Morgan and Wife v. Meek

2 Tenn. 168 | Tenn. | 1811

This was an action of detinue, brought by the plaintiffs for the recovery of two negroes, and damages for the detention of them. The declaration states the negroes to be the property of the plaintiffs, and to be detailed by the defendant, who has refused to deliver them, but converted them to his own use, to the damage of the plaintiff.

The defendant pleaded not guilty of the detention, as charged in the plaintiff's declaration; on which issue was joined. On the trial the jury found a verdict for the plaintiffs; whereupon the defendant applied to the Circuit Court to arrest the judgment on the verdict, on the ground that the damages are laid to the plaintiffs, when, as is alleged, it appears from the declaration, the cause of action accrued to the husband alone. The plaintiff then applied to the Court for leave to amend his declaration, by laying the injury to be to the husband alone; which the Court refused, but gave judgment for the defendant; from which judgment the plaintiffs prayed a writ of error, by which the cause is brought into this court.

On the part of the plaintiffs in error, it is contended, first, that the injury is correctly laid to the damage of husband and wife; and secondly, that, if the declaration is in this respect faulty, the Circuit Court erred in refusing to permit the amendment.

On the part of the defendant in error, it is insisted that the negroes being charged to have been lost from the possession of the husband and wife, and the possession of the wife being the possession of the husband, the action ought to have been in the name of the husband alone; and, secondly, that as the amendment was prayed at a subsequent term after the rendering of the verdict, the Circuit Court were not authorized to permit it.

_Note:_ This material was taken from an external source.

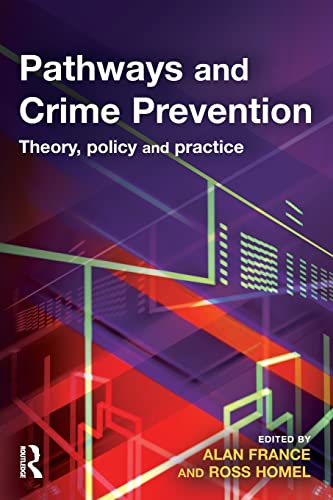 9781843922018: Pathways and Crime Prevention: Theory, Policy and Practice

Throughout the record, from the comencement, many inaccuracies are to be found. Neither the declaration, plea, nor verdict is considered strictly formal. But we are clearly of opinion that there was no such substantial defect as would authorize the Court, after a verdict on the merits of the cause, to refuse the plaintiff a judgment in pursuance of that verdict. Both the courts in England and in this *170 country have uniformly, for a long time past, strongly leaned against all attempts, after an investigation of a cause on its merits, to defeat the successful party by nice objections to the form of proceeding; and it has evidently been the object of the legislature, as far as possible, to aid the courts in their attempts to do substantial justice, although objections to the mode of proceeding might exist.

In this case, it is not perceived that the defendant could have been injured by a defect in the record. The declaration states the negroes to, be the property of the husband and wife, and charges that they are detained by the defendant; this is all that was necessary to have been stated to entitle them to their action. The defendant has denied the whole declaration; an investigation has been had, and each party has been permitted to contest the allegations of the other. The result has been a verdict for the plaintiffs, by which it is ascertained that they have supported by proof every material allegation in their declaration. At this stage of the proceedings, to turn the plaintiffs out of court would certainly be to decide against the real merits of the cause. We give no opinion on the question respecting the amendment, because we are satisfied that, if there are any defects in this record of which the defendant could at any time have availed himself, it was incumbent on him to have taken advantage of them at an earlier stage in the cause, and that his exceptions after verdict come too late. We are therefore of opinion that the judgment of the Circuit Court must be reversed, and that judgment must be given for the plaintiffs, in conformity with the verdict.